# I've gotten soo big!



## bigbellyroll (Jul 10, 2011)

I didn't realize just how big I had gotten until I saw the pic my nephew took. After that I decided to take a new belly pic. In my last pics I was 233, but I feel & look bigger now. Any guesses? My scale's not working.

View attachment 95354


View attachment 95355


----------



## BigFA (Jul 10, 2011)

I would say at least 250lbs. But then I don't know how tall you are. Your bigger belly is looking really beautiful.


----------



## bigbellyroll (Jul 10, 2011)

BigFA said:


> I would say at least 250lbs. But then I don't know how tall you are. Your bigger belly is looking really beautiful.

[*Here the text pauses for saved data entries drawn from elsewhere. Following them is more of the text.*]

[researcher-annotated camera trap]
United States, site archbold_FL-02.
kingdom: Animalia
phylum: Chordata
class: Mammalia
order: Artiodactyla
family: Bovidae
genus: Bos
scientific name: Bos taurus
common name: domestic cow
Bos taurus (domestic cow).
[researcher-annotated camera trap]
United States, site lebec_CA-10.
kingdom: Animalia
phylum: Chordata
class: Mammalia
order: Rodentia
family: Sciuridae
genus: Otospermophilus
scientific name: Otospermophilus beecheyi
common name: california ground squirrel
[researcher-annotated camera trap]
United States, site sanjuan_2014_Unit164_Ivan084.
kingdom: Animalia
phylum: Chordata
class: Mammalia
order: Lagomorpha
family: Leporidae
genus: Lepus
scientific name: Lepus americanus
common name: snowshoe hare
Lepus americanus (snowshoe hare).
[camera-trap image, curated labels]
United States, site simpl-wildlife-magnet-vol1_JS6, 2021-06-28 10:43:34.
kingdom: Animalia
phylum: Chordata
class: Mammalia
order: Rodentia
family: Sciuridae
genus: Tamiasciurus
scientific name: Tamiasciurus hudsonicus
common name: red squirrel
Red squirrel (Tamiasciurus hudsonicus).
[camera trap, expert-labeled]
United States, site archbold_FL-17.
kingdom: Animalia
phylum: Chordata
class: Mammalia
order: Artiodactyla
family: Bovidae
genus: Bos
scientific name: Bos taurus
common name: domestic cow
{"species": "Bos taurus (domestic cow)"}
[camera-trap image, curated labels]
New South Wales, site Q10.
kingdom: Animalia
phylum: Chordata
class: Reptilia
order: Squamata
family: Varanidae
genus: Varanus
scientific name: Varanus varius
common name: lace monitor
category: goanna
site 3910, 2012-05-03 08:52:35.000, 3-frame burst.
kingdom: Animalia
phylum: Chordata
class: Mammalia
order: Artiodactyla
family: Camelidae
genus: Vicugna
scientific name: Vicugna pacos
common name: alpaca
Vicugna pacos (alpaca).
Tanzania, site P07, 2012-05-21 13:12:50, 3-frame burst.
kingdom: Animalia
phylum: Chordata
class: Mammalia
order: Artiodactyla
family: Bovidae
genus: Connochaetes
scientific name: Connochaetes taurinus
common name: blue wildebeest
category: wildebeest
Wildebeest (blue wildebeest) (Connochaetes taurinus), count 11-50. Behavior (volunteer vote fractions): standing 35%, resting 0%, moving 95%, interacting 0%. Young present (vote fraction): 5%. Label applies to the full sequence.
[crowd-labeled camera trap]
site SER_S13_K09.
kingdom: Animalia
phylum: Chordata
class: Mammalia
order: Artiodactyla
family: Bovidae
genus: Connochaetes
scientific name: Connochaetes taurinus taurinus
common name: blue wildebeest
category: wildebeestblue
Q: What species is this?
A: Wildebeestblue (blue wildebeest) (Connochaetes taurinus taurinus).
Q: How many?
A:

I'm only 5'2". One reason why the weight just piled on after I quit dieting.


----------



## BigFA (Jul 10, 2011)

How long ago did you quit dieting and how much have you gained to get to at least 233 lbs. recoginizing you are heavier now?


----------



## bigbellyroll (Jul 10, 2011)

BigFA said:


> How long ago did you quit dieting and how much have you gained to get to at least 233 lbs. recoginizing you are heavier now?


I was NEVER thin, but struggled to stay 200. In Oct I hit 213 & just gave up.


----------



## bigbellyroll (Jul 11, 2011)

Used the scale @ Rite Aid today & it read 241. I was a little embarrassed when someone walked by so I'm not sure how I'll feel about hitting 250. I know it will happen though. LOL


----------



## BigFA (Jul 12, 2011)

Gaining 28 lbs. in 10 months is not so bad. Less than 3 lbs. a month which is quite normal for many people as they get older. I slowly and steadily gained 130 lbs. over 20 years even though in some years it might have been4 or 5 lbs. and some years 10. I have to admit it is very pleasant to live a life where I do not count calories, enjoy all kinds of food and just let nature take its course. I find I have really enjoyed the process of fattening up, so enjoy the ride! :eat1:


----------



## bigbellyroll (Jul 13, 2011)

Question for anyone who sees my pix. Is my belly starting to hang a little already?


----------



## LifeTraveller (Jul 13, 2011)

Looks like it might be starting to. It's an extremely attractive belly to be sure!


----------



## bigbellyroll (Jul 13, 2011)

Weird thing is I like mu big 'ol starting to hang belly, but the double (triple?) chin bothers me.


----------



## Tad (Jul 13, 2011)

bigbellyroll said:


> Weird thing is I like mu big 'ol starting to hang belly, but the double (triple?) chin bothers me.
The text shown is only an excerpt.